■ EXERCISES:
1 > In the Nandurbar constituency profile, what year was the constituency established?
2 > What does the "ST" reservation in the Nandurbar constituency profile mean, and how does the profile explain it?
3 > Reproduce everything in the Nandurbar constituency profile from "Constituency of the" down to "of the BJP.".

■ TEXT SEGMENT:
..........
Constituency details
- Country: India
- Region: Western India
- State: Maharashtra
- District: Nandurbar
- Lok Sabha constituency: Nandurbar
- Established: 1962
- Total electors: 353,953
- Reservation: ST

Member of Legislative Assembly
- 15th Maharashtra Legislative Assembly
- Incumbent Vijaykumar Gavit
- Party: BJP
- Alliance: NDA
- Elected year: 2024

= Nandurbar Assembly constituency =

Constituency of the Maharashtra legislative assembly in India

Nandurbar Assembly constituency is one of the 288 Vidhan Sabha constituencies of Maharashtra state in western India. This constituency is located in Nandurbar district and it is reserved for the candidates belonging to the Scheduled Tribes. It is currently held by Vijaykumar Gavit of the BJP.

==Overview==
It is part of the Nandurbar Lok Sabha constituency along with another five Vidhan Sabha segments, namely Akkalkuwa, Shahada and Navapur in Nandurbar district and Sakri and Shirpur in Dhule district.
..........
■ SOURCE MATERIAL:
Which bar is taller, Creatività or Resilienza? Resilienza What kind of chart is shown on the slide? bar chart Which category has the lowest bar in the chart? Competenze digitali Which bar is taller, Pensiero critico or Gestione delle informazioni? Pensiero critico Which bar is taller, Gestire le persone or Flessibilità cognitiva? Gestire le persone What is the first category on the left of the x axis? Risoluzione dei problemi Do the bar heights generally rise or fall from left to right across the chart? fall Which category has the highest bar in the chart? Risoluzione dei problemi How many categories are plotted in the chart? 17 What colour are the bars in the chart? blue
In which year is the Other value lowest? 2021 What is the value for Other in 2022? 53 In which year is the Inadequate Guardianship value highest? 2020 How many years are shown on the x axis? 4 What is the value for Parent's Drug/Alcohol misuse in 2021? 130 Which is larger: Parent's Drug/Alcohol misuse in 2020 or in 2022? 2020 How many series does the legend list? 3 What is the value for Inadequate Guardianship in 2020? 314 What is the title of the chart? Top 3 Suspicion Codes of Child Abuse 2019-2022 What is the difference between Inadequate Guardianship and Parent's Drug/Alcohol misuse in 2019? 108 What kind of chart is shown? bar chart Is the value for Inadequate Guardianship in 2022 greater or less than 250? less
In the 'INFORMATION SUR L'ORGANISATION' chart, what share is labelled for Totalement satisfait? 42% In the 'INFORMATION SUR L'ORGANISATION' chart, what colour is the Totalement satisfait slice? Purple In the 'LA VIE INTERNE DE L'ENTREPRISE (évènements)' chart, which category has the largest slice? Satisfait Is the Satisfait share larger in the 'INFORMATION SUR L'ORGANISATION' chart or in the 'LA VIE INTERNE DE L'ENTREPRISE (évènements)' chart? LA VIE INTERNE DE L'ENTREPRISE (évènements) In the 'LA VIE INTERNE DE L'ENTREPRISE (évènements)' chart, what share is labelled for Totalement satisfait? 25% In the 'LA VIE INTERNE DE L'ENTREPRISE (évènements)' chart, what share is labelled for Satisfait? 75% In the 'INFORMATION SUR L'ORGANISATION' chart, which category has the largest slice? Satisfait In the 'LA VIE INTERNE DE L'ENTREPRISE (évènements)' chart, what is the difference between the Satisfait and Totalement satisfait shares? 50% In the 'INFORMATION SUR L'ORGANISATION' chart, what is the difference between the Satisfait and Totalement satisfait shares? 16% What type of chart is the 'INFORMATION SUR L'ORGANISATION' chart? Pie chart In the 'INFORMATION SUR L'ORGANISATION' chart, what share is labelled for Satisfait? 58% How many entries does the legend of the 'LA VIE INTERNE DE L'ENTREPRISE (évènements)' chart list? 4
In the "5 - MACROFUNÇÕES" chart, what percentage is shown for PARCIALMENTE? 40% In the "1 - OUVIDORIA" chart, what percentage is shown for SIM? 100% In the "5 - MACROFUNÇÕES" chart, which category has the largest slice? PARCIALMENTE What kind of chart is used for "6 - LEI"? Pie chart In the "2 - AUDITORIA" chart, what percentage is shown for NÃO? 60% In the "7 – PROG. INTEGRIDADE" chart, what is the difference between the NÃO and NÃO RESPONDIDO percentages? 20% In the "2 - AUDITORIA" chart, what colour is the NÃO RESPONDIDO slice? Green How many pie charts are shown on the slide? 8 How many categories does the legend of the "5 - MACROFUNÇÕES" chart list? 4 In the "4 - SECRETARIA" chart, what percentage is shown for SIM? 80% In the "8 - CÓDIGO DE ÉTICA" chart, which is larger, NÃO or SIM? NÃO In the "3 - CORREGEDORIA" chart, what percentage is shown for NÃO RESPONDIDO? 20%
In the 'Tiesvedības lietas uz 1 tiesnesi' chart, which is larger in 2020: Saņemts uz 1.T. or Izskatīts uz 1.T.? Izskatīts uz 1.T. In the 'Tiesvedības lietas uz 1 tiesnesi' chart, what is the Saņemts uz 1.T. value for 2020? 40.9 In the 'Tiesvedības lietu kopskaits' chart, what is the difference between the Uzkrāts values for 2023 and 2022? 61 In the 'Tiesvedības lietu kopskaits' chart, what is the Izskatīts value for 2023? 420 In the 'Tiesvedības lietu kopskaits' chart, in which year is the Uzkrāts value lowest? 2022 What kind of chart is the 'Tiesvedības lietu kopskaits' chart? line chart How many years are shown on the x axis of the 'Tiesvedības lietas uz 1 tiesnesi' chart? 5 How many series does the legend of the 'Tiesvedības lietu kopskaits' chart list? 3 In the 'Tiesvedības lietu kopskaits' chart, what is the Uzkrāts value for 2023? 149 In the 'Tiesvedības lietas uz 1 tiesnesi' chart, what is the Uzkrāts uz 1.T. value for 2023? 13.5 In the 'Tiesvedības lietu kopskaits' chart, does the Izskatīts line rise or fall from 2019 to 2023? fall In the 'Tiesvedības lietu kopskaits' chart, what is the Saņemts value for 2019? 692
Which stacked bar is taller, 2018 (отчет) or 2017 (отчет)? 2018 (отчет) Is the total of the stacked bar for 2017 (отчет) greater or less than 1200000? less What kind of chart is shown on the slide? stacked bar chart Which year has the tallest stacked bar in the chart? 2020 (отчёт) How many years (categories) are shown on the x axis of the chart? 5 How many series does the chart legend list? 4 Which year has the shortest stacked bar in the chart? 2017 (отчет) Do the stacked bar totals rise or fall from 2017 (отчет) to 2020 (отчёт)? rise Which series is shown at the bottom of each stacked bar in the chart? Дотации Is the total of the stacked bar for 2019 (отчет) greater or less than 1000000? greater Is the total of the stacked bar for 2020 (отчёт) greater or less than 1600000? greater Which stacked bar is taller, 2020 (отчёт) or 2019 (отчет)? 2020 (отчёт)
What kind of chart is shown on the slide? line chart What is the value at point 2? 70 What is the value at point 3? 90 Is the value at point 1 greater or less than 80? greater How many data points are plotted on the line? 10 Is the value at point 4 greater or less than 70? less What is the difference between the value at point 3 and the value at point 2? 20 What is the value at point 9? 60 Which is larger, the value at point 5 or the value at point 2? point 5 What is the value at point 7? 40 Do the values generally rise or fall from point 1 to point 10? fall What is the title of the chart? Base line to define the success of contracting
..........
■ RESPONSES TO THE TASKS:
1 > 1962

2 > "ST" stands for Scheduled Tribes. The profile explains that the constituency is reserved for candidates belonging to the Scheduled Tribes.

3 >
Constituency of the Maharashtra legislative assembly in India

Nandurbar Assembly constituency is one of the 288 Vidhan Sabha constituencies of Maharashtra state in western India. This constituency is located in Nandurbar district and it is reserved for the candidates belonging to the Scheduled Tribes. It is currently held by Vijaykumar Gavit of the BJP.